▸ **Exercise**: Please convert the listing, from the line containing "As shown in the snapshot, when examining" through its last line (both included), into a numbered list, leaving out blank lines.

▸ **Record list**:
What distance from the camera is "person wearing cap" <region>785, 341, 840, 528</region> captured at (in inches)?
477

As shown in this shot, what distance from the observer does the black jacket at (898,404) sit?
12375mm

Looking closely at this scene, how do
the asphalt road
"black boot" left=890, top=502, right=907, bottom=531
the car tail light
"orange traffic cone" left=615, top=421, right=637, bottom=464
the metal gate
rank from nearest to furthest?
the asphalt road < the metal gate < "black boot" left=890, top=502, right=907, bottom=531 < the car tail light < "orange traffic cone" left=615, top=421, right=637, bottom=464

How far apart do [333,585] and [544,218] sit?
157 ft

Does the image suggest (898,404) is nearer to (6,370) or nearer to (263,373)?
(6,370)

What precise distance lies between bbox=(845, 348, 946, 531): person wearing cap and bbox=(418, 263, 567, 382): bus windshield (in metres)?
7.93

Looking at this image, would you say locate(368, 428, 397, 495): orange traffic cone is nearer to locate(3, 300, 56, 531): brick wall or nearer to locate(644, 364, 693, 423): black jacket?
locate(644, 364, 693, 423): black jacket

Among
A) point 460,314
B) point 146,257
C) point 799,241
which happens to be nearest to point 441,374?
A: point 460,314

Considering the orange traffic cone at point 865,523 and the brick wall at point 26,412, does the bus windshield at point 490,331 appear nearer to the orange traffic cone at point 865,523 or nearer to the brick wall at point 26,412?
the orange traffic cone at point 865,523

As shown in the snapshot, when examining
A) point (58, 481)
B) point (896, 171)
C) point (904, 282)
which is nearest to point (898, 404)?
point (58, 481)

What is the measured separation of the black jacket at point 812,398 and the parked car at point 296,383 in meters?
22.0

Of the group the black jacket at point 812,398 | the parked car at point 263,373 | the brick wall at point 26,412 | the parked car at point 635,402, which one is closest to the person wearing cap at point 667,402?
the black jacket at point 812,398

▸ **Finished exercise**:
1. As shown in the snapshot, when examining
2. A) point (58, 481)
3. B) point (896, 171)
4. C) point (904, 282)
5. which is nearest to point (898, 404)?
6. point (58, 481)
7. What is the measured separation of the black jacket at point 812,398 and the parked car at point 296,383 in meters?
8. 22.0
9. Of the group the black jacket at point 812,398 | the parked car at point 263,373 | the brick wall at point 26,412 | the parked car at point 635,402, which one is closest to the person wearing cap at point 667,402?
10. the black jacket at point 812,398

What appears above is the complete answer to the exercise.